:: Listed entries ::
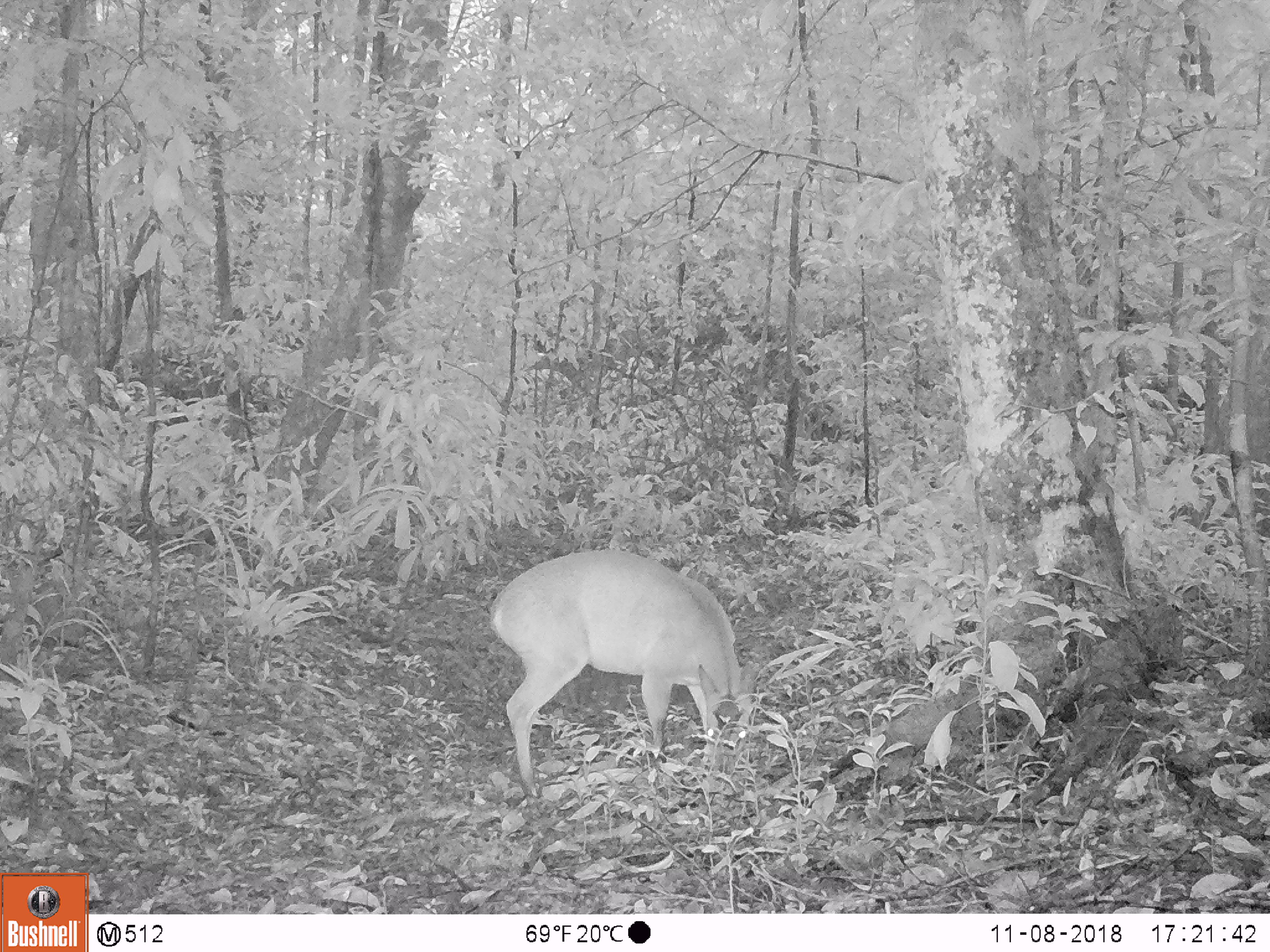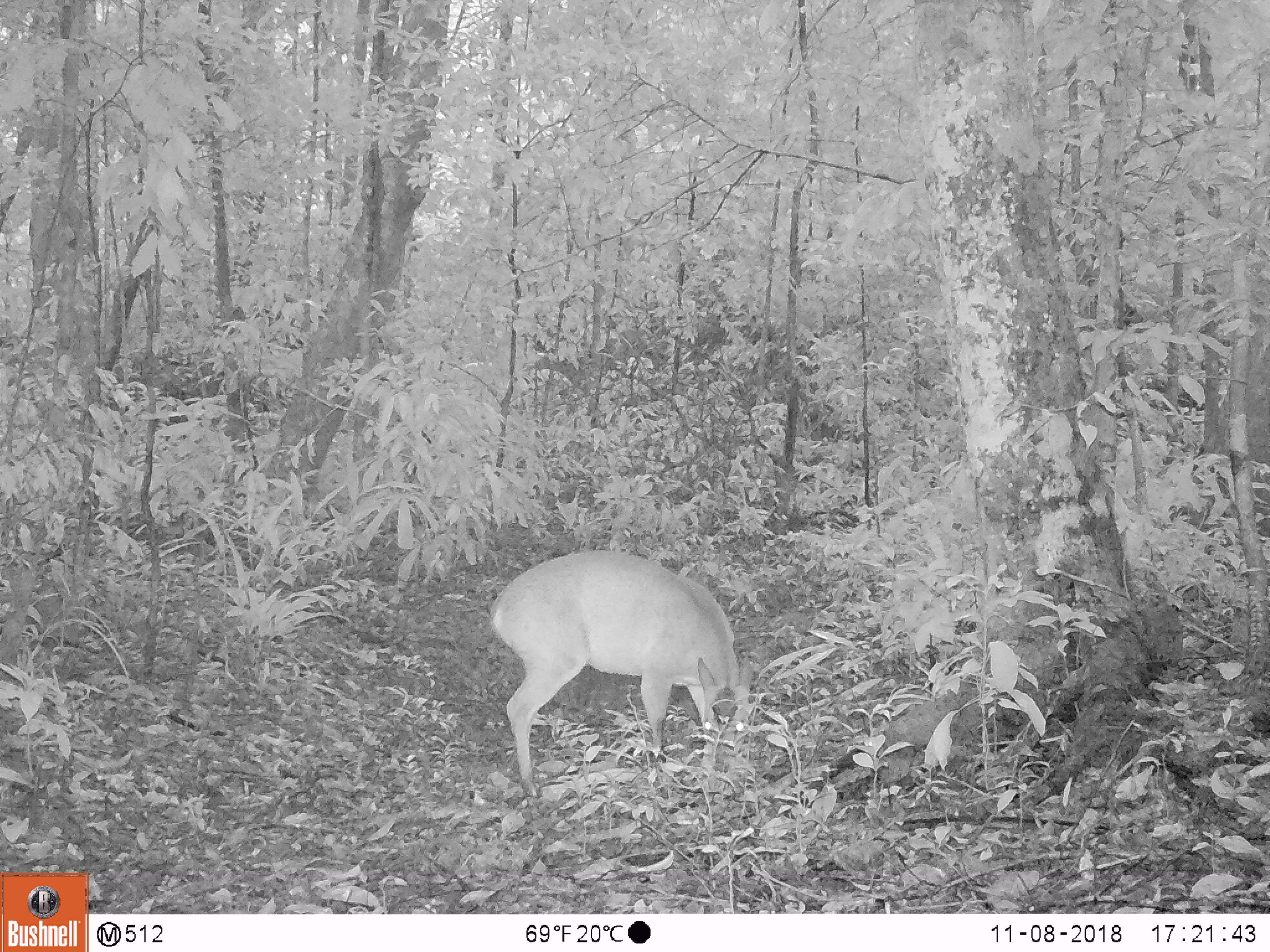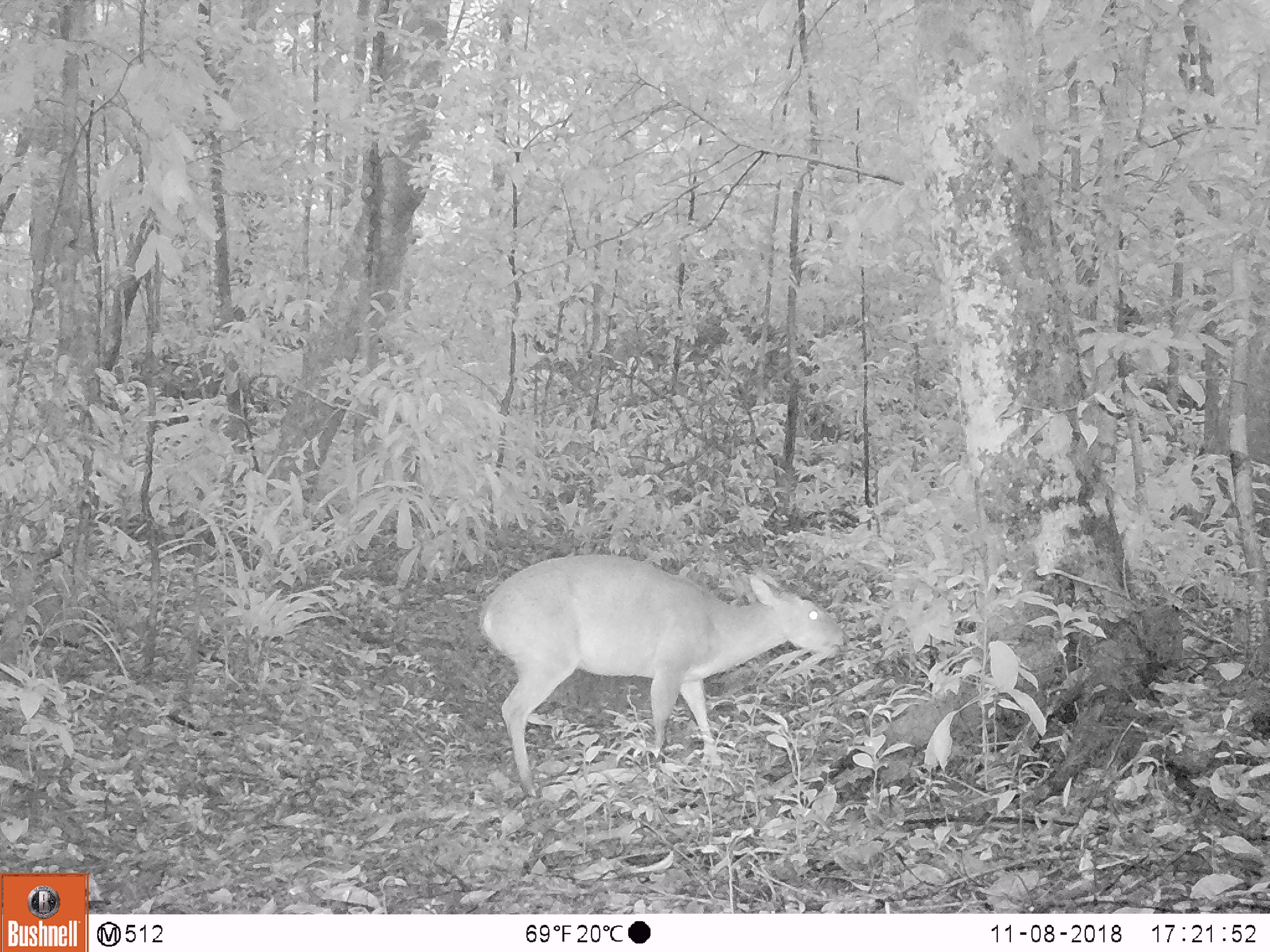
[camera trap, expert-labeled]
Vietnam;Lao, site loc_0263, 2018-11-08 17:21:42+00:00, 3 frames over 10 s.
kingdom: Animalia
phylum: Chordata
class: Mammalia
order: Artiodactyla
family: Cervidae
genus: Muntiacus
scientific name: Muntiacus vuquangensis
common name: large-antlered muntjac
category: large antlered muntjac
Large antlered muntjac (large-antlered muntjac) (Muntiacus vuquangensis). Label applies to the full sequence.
:::
:: Listed entries ::
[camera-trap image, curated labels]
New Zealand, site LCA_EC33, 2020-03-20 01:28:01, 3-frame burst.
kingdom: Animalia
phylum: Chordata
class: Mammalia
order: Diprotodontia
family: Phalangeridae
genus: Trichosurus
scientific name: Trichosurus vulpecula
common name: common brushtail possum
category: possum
:::
:: Listed entries ::
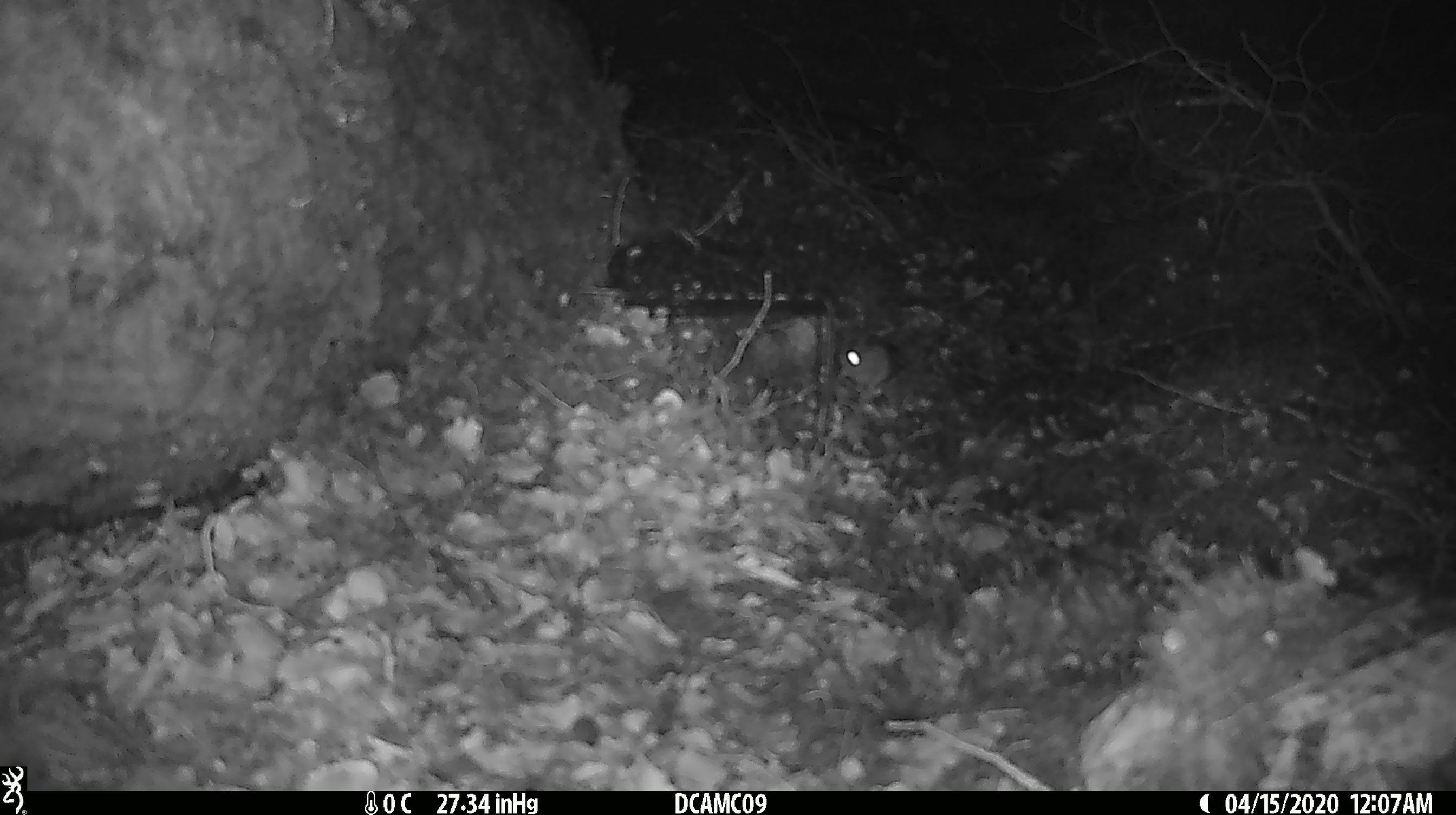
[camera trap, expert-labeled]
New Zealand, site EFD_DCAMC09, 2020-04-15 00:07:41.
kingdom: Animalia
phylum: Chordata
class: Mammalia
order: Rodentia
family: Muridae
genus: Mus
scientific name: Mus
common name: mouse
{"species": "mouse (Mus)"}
:::
Task prompt
For this exercise, please output exactly the lines above starting at the line with "family: Phalangeridae" and ending at the line with "category: possum", ends included.

Answer to this task
family: Phalangeridae
genus: Trichosurus
scientific name: Trichosurus vulpecula
common name: common brushtail possum
category: possum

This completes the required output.